====== Input material ======
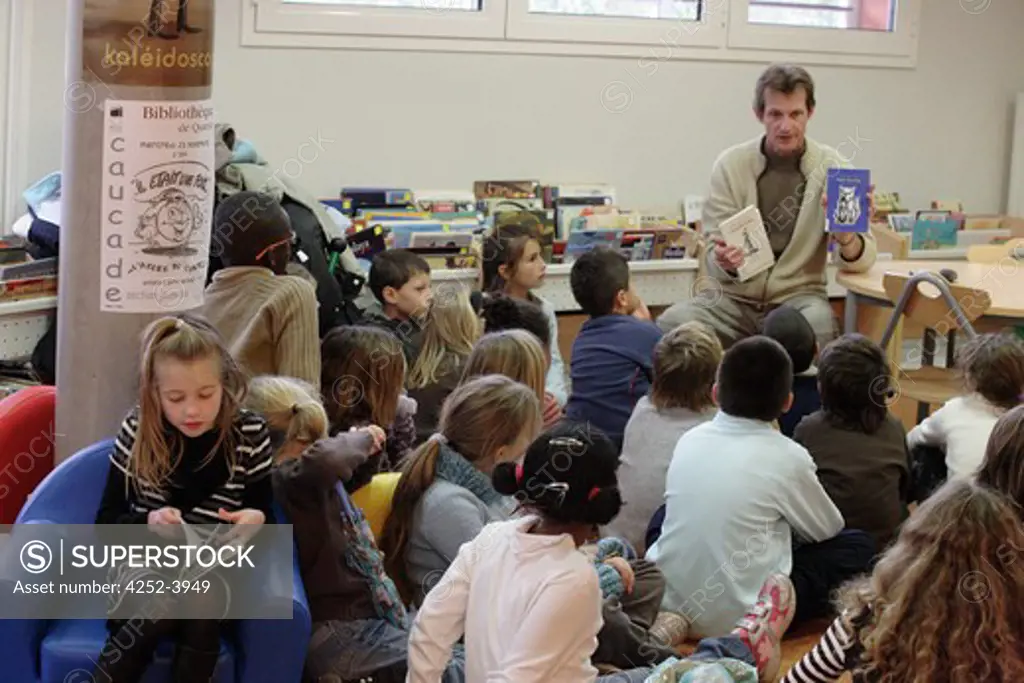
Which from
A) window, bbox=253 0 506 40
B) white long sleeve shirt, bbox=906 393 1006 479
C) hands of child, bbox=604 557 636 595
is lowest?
hands of child, bbox=604 557 636 595

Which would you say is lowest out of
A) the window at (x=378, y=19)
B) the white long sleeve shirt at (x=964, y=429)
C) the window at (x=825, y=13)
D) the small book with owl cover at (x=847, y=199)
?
the white long sleeve shirt at (x=964, y=429)

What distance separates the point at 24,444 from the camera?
3650 mm

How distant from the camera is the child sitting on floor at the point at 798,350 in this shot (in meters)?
5.20

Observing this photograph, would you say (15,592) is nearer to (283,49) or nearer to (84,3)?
(84,3)

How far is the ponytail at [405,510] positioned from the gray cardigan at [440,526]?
0.02 metres

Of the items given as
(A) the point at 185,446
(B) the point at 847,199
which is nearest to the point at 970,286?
(B) the point at 847,199

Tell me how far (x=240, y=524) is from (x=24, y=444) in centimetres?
77

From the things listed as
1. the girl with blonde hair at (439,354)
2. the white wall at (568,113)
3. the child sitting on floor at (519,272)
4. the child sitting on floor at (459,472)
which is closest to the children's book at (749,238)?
the child sitting on floor at (519,272)

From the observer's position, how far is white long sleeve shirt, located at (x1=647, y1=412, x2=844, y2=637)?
161 inches

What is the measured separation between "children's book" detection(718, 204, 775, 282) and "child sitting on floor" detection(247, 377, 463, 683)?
2557 mm

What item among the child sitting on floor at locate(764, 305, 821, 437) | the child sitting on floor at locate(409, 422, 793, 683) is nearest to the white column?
the child sitting on floor at locate(409, 422, 793, 683)

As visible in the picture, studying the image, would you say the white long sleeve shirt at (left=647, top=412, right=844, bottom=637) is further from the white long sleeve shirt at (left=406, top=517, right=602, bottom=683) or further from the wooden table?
the wooden table

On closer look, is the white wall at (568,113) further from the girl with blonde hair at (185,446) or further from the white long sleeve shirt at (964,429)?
the white long sleeve shirt at (964,429)

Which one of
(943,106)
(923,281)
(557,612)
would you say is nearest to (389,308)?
(923,281)
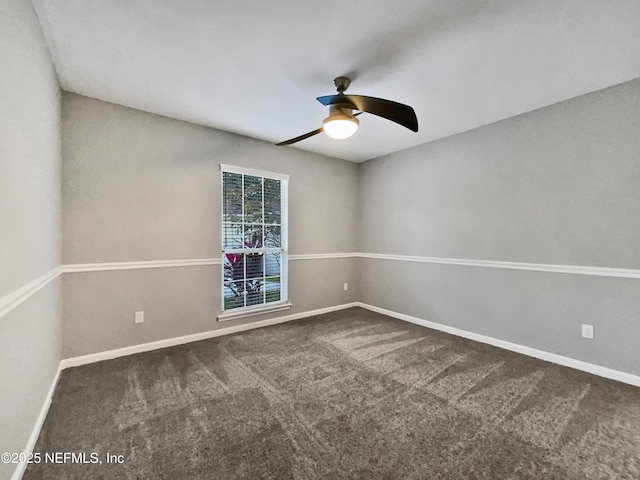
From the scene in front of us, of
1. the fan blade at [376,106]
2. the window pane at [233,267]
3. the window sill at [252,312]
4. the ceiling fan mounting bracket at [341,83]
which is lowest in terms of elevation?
the window sill at [252,312]

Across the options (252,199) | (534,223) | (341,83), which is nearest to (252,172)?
(252,199)

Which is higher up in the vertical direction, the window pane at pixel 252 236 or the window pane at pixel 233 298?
the window pane at pixel 252 236

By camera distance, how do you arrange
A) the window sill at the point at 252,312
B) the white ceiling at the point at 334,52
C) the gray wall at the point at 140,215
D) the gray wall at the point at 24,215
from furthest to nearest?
the window sill at the point at 252,312 < the gray wall at the point at 140,215 < the white ceiling at the point at 334,52 < the gray wall at the point at 24,215

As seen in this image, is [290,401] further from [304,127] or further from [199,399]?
[304,127]

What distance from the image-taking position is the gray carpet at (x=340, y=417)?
1.50m

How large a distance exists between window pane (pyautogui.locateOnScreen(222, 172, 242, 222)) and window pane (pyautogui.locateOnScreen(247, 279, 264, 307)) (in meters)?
0.87

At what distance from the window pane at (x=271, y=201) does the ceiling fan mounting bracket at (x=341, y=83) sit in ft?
6.02

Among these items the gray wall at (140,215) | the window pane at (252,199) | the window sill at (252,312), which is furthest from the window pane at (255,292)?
the window pane at (252,199)

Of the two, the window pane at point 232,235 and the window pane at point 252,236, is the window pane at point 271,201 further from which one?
the window pane at point 232,235

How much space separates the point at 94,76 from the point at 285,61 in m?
1.60

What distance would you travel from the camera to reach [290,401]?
81.7 inches

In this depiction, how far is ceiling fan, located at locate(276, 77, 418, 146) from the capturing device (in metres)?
2.00

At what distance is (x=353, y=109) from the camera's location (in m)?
2.17

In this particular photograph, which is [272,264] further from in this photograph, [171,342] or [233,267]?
[171,342]
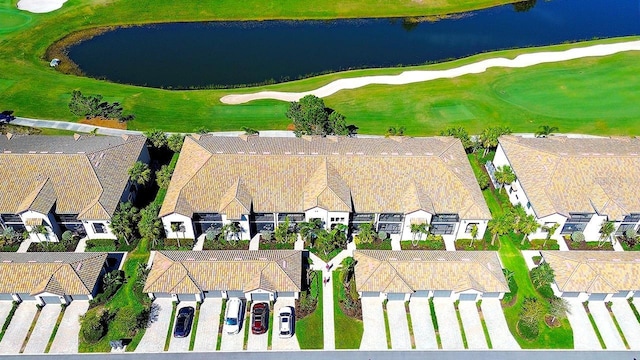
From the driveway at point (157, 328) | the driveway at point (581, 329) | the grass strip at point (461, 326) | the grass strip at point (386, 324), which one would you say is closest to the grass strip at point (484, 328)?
the grass strip at point (461, 326)

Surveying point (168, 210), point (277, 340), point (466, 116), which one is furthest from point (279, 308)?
point (466, 116)

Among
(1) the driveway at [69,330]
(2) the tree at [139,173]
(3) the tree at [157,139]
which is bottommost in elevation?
(1) the driveway at [69,330]

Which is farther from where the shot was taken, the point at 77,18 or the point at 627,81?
the point at 77,18

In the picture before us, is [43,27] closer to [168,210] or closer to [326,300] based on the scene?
[168,210]

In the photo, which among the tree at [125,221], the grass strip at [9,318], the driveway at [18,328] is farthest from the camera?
the tree at [125,221]

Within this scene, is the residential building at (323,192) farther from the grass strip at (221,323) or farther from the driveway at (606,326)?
the driveway at (606,326)

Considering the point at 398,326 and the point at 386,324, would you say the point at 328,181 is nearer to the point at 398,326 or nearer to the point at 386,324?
the point at 386,324

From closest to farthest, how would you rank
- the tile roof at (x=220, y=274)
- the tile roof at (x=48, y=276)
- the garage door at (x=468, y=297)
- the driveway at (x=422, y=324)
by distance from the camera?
the driveway at (x=422, y=324) < the tile roof at (x=48, y=276) < the tile roof at (x=220, y=274) < the garage door at (x=468, y=297)
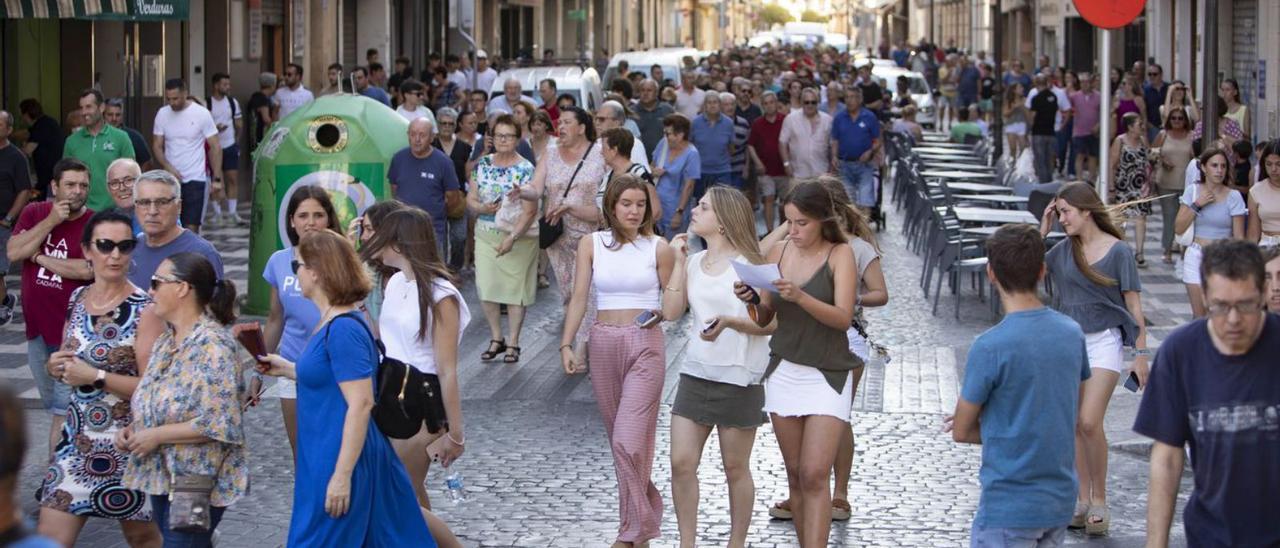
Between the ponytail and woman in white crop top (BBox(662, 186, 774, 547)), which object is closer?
the ponytail

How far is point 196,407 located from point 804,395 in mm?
2284

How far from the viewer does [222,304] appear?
6281 millimetres

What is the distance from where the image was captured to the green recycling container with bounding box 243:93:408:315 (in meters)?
14.0

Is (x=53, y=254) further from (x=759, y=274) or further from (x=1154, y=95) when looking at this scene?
(x=1154, y=95)

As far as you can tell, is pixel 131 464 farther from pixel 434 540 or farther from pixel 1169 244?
pixel 1169 244

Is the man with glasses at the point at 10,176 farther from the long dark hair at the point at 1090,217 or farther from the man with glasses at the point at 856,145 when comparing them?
the man with glasses at the point at 856,145

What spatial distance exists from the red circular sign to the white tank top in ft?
11.2

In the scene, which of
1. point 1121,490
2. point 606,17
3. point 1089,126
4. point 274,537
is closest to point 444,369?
point 274,537

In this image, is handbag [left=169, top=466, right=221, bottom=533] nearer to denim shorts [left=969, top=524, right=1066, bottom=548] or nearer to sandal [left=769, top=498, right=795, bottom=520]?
denim shorts [left=969, top=524, right=1066, bottom=548]

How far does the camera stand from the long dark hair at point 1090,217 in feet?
25.9

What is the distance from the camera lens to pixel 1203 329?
5.01 meters

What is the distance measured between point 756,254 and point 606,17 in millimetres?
61121

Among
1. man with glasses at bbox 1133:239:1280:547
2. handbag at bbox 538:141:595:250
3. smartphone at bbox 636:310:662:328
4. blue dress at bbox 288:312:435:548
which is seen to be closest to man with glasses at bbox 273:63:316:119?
handbag at bbox 538:141:595:250

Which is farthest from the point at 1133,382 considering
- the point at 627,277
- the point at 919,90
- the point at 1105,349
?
the point at 919,90
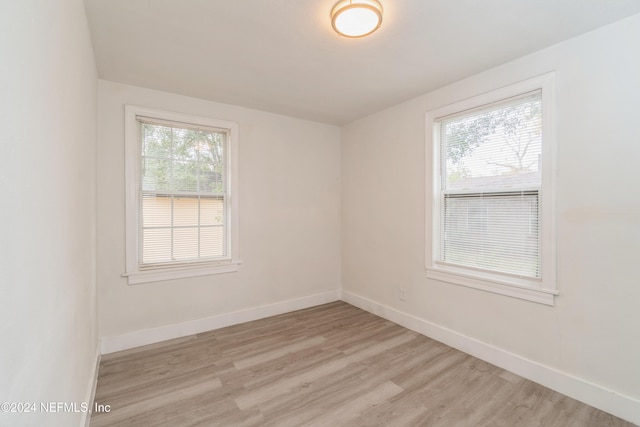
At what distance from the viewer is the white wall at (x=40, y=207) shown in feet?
2.14

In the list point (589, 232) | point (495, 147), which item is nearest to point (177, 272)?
point (495, 147)

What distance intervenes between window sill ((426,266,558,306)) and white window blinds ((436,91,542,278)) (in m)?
0.08

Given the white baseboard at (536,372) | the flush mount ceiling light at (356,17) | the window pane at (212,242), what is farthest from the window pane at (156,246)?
the white baseboard at (536,372)

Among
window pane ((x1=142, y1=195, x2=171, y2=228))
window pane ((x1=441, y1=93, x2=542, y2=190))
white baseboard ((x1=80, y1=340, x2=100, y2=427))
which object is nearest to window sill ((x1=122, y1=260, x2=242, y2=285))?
window pane ((x1=142, y1=195, x2=171, y2=228))

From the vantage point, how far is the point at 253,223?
11.3 feet

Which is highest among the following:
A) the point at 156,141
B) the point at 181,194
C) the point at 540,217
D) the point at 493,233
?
the point at 156,141

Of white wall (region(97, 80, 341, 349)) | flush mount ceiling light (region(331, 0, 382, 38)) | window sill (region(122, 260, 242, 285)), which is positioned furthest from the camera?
window sill (region(122, 260, 242, 285))

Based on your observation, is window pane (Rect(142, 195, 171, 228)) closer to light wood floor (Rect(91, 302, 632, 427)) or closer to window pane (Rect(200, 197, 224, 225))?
window pane (Rect(200, 197, 224, 225))

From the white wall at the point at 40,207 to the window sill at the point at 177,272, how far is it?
127 centimetres

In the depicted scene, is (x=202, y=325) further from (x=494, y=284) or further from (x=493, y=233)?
(x=493, y=233)

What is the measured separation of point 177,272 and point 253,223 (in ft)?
3.17

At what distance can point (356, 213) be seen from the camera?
3910 millimetres

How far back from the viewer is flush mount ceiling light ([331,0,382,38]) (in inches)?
64.3

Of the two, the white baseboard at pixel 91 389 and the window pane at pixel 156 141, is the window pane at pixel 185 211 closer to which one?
the window pane at pixel 156 141
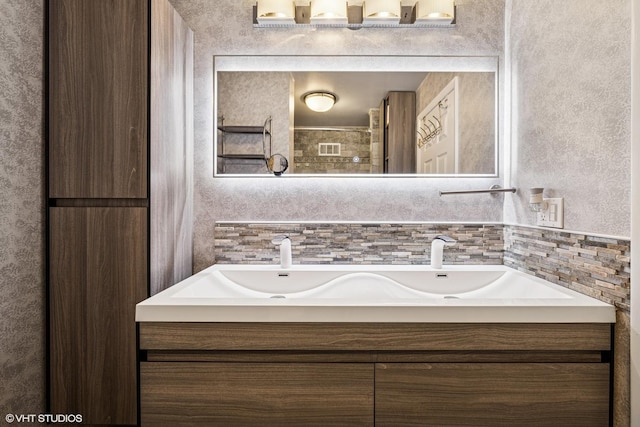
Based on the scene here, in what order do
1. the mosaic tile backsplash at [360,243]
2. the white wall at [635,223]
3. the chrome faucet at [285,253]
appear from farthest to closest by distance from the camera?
the mosaic tile backsplash at [360,243], the chrome faucet at [285,253], the white wall at [635,223]

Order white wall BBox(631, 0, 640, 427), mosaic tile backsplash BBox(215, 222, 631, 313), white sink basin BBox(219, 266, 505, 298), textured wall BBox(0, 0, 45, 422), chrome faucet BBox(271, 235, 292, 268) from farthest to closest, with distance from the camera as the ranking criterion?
1. mosaic tile backsplash BBox(215, 222, 631, 313)
2. chrome faucet BBox(271, 235, 292, 268)
3. white sink basin BBox(219, 266, 505, 298)
4. textured wall BBox(0, 0, 45, 422)
5. white wall BBox(631, 0, 640, 427)

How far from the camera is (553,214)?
1.29 metres

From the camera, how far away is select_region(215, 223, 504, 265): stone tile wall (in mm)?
1701

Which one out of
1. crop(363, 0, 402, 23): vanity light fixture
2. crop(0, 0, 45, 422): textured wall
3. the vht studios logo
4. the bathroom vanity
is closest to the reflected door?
crop(363, 0, 402, 23): vanity light fixture

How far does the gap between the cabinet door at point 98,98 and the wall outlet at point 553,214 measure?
1.42 meters

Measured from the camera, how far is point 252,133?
1.72m

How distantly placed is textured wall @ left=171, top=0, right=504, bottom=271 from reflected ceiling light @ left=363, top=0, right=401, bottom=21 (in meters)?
→ 0.08

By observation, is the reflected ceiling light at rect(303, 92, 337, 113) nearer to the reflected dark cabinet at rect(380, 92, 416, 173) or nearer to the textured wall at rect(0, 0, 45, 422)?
the reflected dark cabinet at rect(380, 92, 416, 173)

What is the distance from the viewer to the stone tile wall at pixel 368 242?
170cm

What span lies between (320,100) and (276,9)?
0.43 meters

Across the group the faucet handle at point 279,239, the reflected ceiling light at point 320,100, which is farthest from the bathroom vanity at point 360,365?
the reflected ceiling light at point 320,100

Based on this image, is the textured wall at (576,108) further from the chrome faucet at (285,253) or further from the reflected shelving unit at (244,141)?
the reflected shelving unit at (244,141)

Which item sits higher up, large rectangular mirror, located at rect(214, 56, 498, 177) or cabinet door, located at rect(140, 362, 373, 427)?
large rectangular mirror, located at rect(214, 56, 498, 177)

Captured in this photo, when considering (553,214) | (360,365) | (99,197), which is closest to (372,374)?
(360,365)
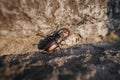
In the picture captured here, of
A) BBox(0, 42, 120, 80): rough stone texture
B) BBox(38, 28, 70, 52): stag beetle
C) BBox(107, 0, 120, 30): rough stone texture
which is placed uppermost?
BBox(107, 0, 120, 30): rough stone texture

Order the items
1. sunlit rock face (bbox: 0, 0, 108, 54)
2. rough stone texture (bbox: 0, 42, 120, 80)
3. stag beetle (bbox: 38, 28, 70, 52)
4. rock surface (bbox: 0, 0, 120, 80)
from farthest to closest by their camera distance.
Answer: stag beetle (bbox: 38, 28, 70, 52)
sunlit rock face (bbox: 0, 0, 108, 54)
rock surface (bbox: 0, 0, 120, 80)
rough stone texture (bbox: 0, 42, 120, 80)

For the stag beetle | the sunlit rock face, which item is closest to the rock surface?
the sunlit rock face

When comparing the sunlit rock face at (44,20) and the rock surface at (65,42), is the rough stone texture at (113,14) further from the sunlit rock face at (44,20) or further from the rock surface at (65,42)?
the sunlit rock face at (44,20)

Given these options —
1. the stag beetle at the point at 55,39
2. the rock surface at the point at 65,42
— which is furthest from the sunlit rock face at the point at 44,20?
the stag beetle at the point at 55,39

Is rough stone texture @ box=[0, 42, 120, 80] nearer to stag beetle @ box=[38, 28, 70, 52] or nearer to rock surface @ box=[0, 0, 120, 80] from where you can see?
rock surface @ box=[0, 0, 120, 80]

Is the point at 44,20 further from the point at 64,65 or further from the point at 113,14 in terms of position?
the point at 113,14

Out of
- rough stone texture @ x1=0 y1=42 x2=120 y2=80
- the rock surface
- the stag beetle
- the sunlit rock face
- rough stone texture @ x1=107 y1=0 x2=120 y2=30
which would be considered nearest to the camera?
rough stone texture @ x1=0 y1=42 x2=120 y2=80
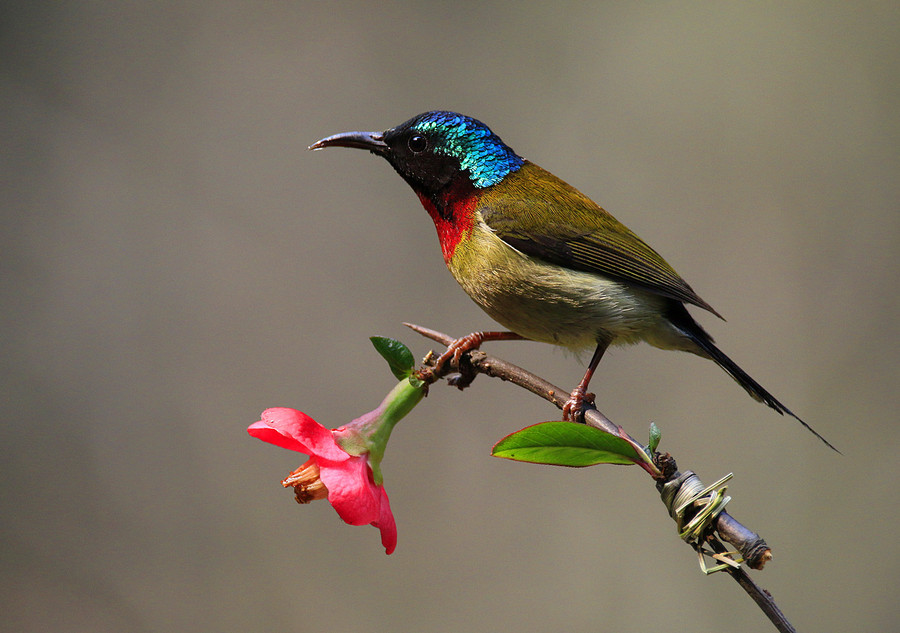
======
Direction: Reproduce word for word the stretch of the records from their start through the line containing "0.02 metres", both ends included, omitting the pictures from your answer.

Full response:
Which from
A) window, bbox=253 0 506 40
B) white long sleeve shirt, bbox=906 393 1006 479
C) hands of child, bbox=604 557 636 595
is lowest?
hands of child, bbox=604 557 636 595

Which would you say is lowest out of
A) the window at (x=378, y=19)
B) the white long sleeve shirt at (x=964, y=429)
C) the window at (x=825, y=13)
D) the small book with owl cover at (x=847, y=199)
?
the white long sleeve shirt at (x=964, y=429)

What distance separates the point at 24,444 from the camera?
3650 mm

How distant from the camera is the child sitting on floor at the point at 798,350 in this shot (in meters)?
5.20

Observing this photograph, would you say (15,592) is nearer to (283,49) or nearer to (84,3)?
(84,3)

How far is the ponytail at [405,510] positioned from the gray cardigan at [440,526]?
0.02 metres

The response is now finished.